Esercizio proposto: Restituisci ogni riga delle voci in cui compare la parola "comparing".
----------------
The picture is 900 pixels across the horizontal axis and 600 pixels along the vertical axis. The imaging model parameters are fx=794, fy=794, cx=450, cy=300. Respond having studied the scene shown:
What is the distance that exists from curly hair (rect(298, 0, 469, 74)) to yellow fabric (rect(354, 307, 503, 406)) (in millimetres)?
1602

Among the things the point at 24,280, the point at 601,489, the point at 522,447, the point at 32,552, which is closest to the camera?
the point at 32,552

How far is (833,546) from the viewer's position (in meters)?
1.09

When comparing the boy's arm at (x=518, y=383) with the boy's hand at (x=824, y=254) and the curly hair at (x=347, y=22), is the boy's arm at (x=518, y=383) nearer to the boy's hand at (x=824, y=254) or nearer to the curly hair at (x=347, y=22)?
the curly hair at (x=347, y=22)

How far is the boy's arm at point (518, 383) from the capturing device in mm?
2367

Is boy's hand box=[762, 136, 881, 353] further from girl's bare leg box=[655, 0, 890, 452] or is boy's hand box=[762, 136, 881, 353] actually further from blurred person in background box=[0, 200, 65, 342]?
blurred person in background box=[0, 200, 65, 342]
----------------
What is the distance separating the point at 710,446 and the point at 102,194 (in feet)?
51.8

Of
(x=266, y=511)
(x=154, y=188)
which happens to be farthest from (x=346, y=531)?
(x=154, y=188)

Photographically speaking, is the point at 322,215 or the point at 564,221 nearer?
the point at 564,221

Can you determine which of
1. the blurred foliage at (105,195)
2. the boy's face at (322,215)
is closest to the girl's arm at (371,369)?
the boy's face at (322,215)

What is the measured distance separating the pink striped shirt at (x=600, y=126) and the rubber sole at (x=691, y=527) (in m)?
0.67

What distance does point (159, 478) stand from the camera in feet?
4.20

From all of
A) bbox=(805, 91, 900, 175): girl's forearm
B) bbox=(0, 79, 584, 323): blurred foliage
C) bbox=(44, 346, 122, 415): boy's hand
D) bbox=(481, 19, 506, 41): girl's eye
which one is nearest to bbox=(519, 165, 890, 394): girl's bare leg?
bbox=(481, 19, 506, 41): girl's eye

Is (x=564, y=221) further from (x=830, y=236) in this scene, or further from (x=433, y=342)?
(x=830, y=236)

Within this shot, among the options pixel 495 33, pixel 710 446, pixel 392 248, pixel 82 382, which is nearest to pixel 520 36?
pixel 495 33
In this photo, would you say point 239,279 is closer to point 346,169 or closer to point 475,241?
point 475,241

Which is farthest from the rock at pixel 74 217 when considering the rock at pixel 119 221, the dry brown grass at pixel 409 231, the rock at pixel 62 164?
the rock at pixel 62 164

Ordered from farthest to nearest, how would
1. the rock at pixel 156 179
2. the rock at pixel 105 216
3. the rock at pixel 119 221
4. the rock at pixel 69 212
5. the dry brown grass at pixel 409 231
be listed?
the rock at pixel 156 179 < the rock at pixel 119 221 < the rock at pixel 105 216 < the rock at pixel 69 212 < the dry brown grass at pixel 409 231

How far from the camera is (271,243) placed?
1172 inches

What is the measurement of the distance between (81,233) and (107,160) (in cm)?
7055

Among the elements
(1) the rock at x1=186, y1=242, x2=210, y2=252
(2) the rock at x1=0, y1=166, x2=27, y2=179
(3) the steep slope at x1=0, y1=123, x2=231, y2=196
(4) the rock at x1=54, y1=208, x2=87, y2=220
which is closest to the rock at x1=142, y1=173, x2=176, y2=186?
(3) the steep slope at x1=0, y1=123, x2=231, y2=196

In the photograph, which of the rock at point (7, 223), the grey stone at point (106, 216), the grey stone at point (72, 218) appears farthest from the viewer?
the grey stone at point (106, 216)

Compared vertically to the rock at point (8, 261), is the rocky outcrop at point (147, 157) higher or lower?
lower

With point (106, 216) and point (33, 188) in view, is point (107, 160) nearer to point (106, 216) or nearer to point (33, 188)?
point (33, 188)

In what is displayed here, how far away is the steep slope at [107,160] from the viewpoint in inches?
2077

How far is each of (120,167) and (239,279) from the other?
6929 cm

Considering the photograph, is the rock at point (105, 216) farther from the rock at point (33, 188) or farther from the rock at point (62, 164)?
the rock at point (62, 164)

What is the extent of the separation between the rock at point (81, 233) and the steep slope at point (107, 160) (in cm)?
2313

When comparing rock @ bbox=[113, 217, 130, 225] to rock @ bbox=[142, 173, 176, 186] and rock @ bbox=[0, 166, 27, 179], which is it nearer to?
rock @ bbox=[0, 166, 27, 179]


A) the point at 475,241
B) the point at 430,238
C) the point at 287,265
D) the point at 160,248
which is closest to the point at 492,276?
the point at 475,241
----------------
Risposta all'esercizio:
When comparing the boy's arm at (x=518, y=383) with the boy's hand at (x=824, y=254) and the curly hair at (x=347, y=22), is the boy's arm at (x=518, y=383) nearer to the boy's hand at (x=824, y=254) or nearer to the curly hair at (x=347, y=22)?
When comparing rock @ bbox=[113, 217, 130, 225] to rock @ bbox=[142, 173, 176, 186] and rock @ bbox=[0, 166, 27, 179], which is it nearer to?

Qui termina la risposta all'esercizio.